Quero, contudo, terminar esse artigo num tom diferente desse peso que essas palavras nos colocam sobre os ombros (sobre os ombros? sobre a alma!). E tenho de fazer isso, porque gosto de teologia! Sim, sim – gosto de teologia, e gosto muito! Mas gosto da teologia-brinquedo, da teologia-diversão, da teologia-prazer, da teologia-de-criança. Da dos homens maduros e sisudos, teologia de arquivo de inquisições e de caça às bruxas, dessa eu não gosto. Nem eu nem suas vítimas, de ontem e de hoje – tomara não as haja as de amanhã...

 

Da teologia que eu gosto, dessa se deve dizer que aspira ares mais frescos e à fraternidade entre os homens.

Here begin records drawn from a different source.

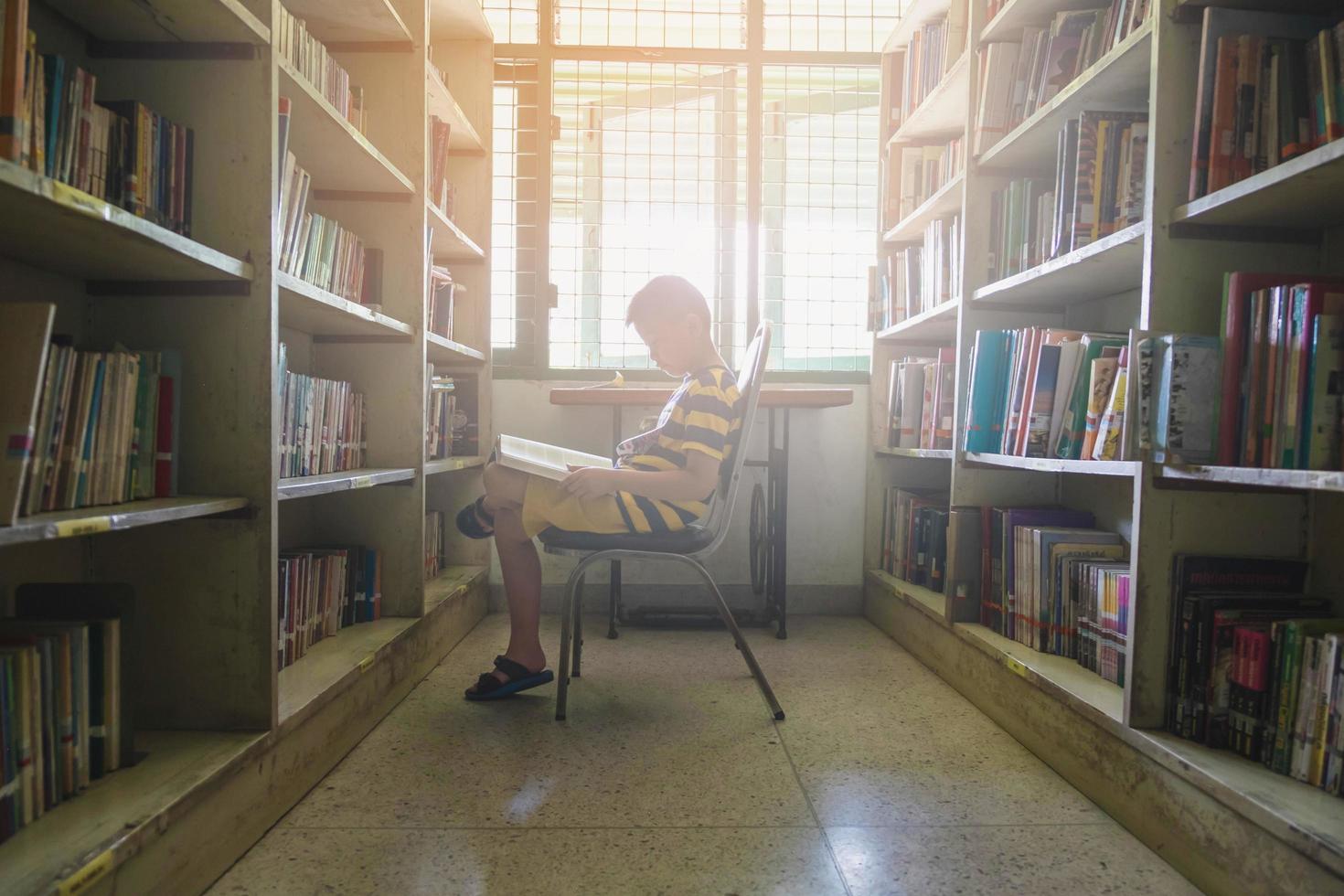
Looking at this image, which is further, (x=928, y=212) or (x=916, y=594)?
(x=928, y=212)

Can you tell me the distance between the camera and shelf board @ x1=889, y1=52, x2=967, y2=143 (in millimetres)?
2529

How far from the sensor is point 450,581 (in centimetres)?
289

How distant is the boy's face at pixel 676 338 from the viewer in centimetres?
204

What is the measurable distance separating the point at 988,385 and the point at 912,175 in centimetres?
126

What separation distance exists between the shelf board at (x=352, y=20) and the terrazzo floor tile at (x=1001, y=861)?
221 centimetres

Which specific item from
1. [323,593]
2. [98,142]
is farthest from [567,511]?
[98,142]

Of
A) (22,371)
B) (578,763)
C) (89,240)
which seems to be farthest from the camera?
(578,763)

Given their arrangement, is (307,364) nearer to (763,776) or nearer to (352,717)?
(352,717)

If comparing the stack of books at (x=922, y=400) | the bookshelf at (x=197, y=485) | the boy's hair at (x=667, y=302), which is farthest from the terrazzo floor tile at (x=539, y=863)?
the stack of books at (x=922, y=400)

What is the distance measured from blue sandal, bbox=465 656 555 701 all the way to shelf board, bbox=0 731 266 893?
0.76 metres

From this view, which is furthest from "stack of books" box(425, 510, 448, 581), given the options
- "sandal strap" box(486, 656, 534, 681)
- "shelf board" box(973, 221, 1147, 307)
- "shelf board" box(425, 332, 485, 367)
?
"shelf board" box(973, 221, 1147, 307)

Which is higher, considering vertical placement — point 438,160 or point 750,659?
point 438,160

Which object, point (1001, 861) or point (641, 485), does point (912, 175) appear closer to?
point (641, 485)

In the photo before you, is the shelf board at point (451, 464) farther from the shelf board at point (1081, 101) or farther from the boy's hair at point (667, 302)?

É curiosíssima ela. Tudo quer fuçar e em tudo, mexer. Sabe aquela criança curiosa que levanta pedras no quintal só para ver o que tem embaixo – e se tem alguma coisa é uma alegria? Pois então! Essa teologia é assim, sem grandes ambições de atravessar o in-atravessável Universo, para transpor os seus limites, e trazer Deus pela mão, para com ele nas mãos dar remédios e ordens. Claro que quero remédios! E quem não os quer? Por que, em pleno século XXI, o Brasil vai se tornando um país evangélico – seja lá que grandezas sócio-religiosas esse termo queira, por falta de outro melhor, englobar? Não é para tomar remédios das mãos de farmacêuticos de microfone? Pois então! Também quero meus remédios! Espero-os, contudo, de Deus, de olhos baixos, sempre. Até ouço os teólogos de microfone – e de livros – me dizerem que de olhos baixos não vou tomar bons remédios – nem mesmo genéricos! que são tão bons quanto os de marca, é o que dizem – mas eu não ligo mais. Há teólogos demais dando remédios demais – a maioria placebos de água e farinha de trigo. Na longa fila dos remédios distribuídos em longas sessões, a massa doente nem vê passar a vida – e como veria, se não a construiu? O que não existe não pode passar pela janela...

 

A teologia de que eu gosto quer sim conhecer. No fundo no fundo fomos criados como pontos de interrogação ambulantes, e se nos tornamos pontos de exclamação ambulantes é porque deixamos de ser crianças ou fomos capturados pelos teólogos-arquivistas e/ou pelos farmacêuticos de microfone, cujas fichas dão pra tudo e chegam ao bilhão e duzentos, e cujas pílulas, é o que se diz, são uns certos anões de um certo pólo – norte ou sul, não sei – quem produzem. Mas a teologia de que eu gosto quer conhecer de novo – sempre de novo. Ela quer fazer catequese todos os dias, tudo outra vez, não a mesma série, não o mesmo chá da mesma folha e do mesmo bule e da mesma xícara e do mesmo açúcar – quer um chá novo, todos os dias, e isso se for inverno, porque se for verão, então ela quer suco gelado de goiaba, de preferência natural e um copo bem cheio... A teologia de que eu gosto não gosta de arquivos, porque os arquivos ficam cheios de mofo, e mofo faz mal à saúde, e os remédios que ela dá para essa patologia também não remediam, além de que tomar chá num arquivo cheio de mofo não deve ser uma coisa muito agradável.

 

Sabem de uma coisa – está na hora de ler a Bíblia. Abri-la em Gn 1,1. Orar. Abrir os olhos. Ler. Fazer teologia. Que teologia faremos? Tecnologia? Ou amarelinha? Xi! Tô mesmo ficando velho. Desculpem, crianças – amarelinha, não, RPG.

 

Oh sim, sim, uma teologia-RPG é, afinal, também tecnologia – que seja, então, e que seja para domínio, então – mas que seja essa teologia-brinquedo tecnologia para dominar nossa própria inclinação para o domínio. Se há uma cidadela a ser tomada – é a de nosso próprio coração.